INSTRUCTION 1 – Print the entries below from their first line up to and including the line with "top-left (148, 299), bottom-right (177, 341)", leaving out the pictures.
# start of TEXT SECTION
Sometimes, in the Waldorf world, terms like these are thrown around as part of everyday language. But it’s not always clear what we’re talking about, and there are a lot of different views to understand things that can seem pretty complicated.
The Waldorf understanding of child development is something I’m pretty passionate about, and this ‘nine-year-old change’ is one of the biggies. When I last taught Class Two then Three, I worked a lot with my parents to help them really understand this big developmental shift and how to work with our children along the way, rather than against them.
I think the biggest thing to remember with any developmental change, however, is that different children experience things differently – some will have an extreme, dramatic version, and others will hardly notice a thing. Regardless, it is always helpful as adults to understand what’s going on and how we can best support our children and families through this change. So, what’s this change all about?
If you have an 8-10 year old, or have spent any significant time with children this age, have you ever noticed:
- Fluctuations between baby, childish behaviour and the behaviour of a 14-year-old adolescent- sometimes within 5 minutes!
- Alienation – nobody likes me, even my teacher! I have no friends!
- Adults fall off their pedestals – the child begins to see them warts-and-all. This can upset the child or scare them, and they may pull back and become aloof or critical.
- Fear of Death and nightmares, even if they’ve never experienced these before
- Questions about their place in the world – ‘Are you really my mum?’ ‘Am I adopted?’
- Seriously painful, challenging, social situations that seem to be virtually impossible to solve
These are just some of the signs that a child is going through the ‘nine-year-old-change’. Steiner talked about this developmental shift as the ‘Crossing of the Rubicon’, referring to the Roman river that, once crossed, one can never return to the other side.
# end of TEXT SECTION
INSTRUCTION 2 – Carry on the text about the Waldorf nine-year-old change from where it stops.
# start of DATA
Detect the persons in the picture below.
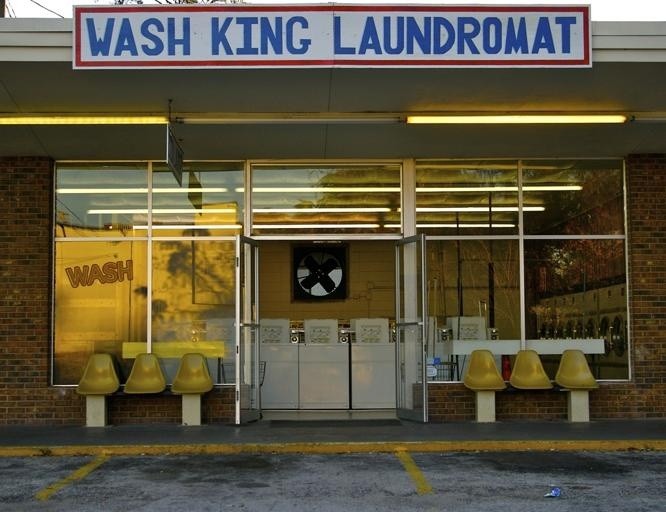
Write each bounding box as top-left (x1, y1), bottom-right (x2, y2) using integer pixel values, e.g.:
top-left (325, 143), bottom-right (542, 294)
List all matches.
top-left (132, 285), bottom-right (152, 306)
top-left (148, 299), bottom-right (177, 341)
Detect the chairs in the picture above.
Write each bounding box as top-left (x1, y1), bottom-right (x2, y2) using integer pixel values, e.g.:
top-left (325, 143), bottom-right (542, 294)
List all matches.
top-left (75, 352), bottom-right (267, 427)
top-left (401, 349), bottom-right (600, 423)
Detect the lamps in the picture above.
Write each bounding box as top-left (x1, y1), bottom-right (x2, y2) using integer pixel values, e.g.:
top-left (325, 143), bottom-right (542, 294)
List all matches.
top-left (174, 115), bottom-right (403, 126)
top-left (1, 115), bottom-right (171, 125)
top-left (630, 115), bottom-right (666, 126)
top-left (405, 114), bottom-right (630, 125)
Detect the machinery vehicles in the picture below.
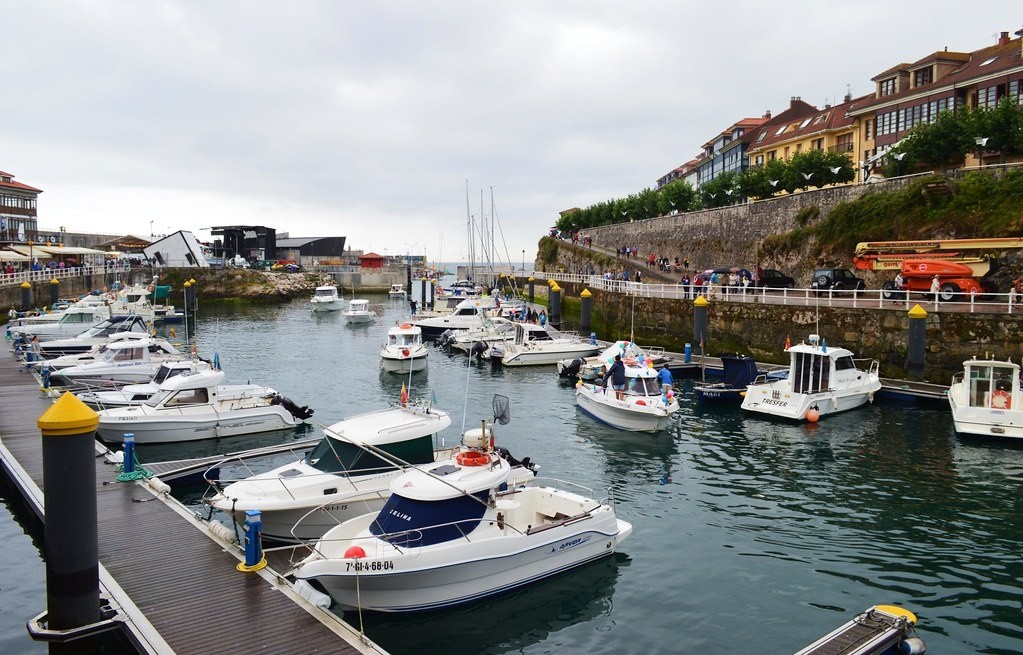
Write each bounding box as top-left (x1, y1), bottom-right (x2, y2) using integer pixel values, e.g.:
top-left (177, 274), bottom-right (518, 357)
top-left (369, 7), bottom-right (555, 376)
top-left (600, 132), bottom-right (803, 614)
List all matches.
top-left (854, 238), bottom-right (1023, 302)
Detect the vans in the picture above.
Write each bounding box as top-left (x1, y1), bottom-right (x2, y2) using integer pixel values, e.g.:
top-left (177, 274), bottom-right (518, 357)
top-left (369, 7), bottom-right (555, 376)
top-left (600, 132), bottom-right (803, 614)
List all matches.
# end of DATA
EXERCISE ANSWER 1 –
Detect the persons in the picture below.
Write each bounding box as top-left (x1, y1), bottom-right (x2, y2) using integer pixel values, e.g.:
top-left (325, 143), bottom-right (542, 294)
List all matches.
top-left (132, 285), bottom-right (152, 306)
top-left (148, 299), bottom-right (177, 341)

EXERCISE ANSWER 2 –
Children this age experience something similar – they leave behind the early childhood feeling of oneness with the world, security, and imagination – and arrive in a place where suddenly the world is very real and sometimes very harsh. They are filled with questions of ‘where is my place here?’ ‘Why are things this way when they could be different/better?’, ‘Who are you to be an expert?’ – questions that can be reminiscent of adolescent questions and critiques.
The Rubicon can be a challenging period for parents, teachers, and children alike. So, what are some of the key things to remember as the adults in this space to best support your child?
- They are still children (even if behaving like mini-teenagers!) – they need love and reassurance, not arguments or intellectual explanations. This one can be the hardest to do in practice, especially if your child has a way with words and is good at appearing older than they are!
- Respect their privacy – this might be the first time they want alone time, a shut door, or their own hobbies – allow them the space to explore these things
- Be extra mindful of comments about appearance – especially with girls! Don’t comment on your own weight or her appearance, aside from the positive. If there’s a tendency towards plumpness, subtly encourage movement and healthy eating.
- Develop a thick skin- “I hate you” can be responded to with “That’s okay, I’ll love you enough for the both of us.”
So many things characterise the good and bad of this time, but at the end of the day, it’s about recognising what’s going on and responding to it with love and understanding.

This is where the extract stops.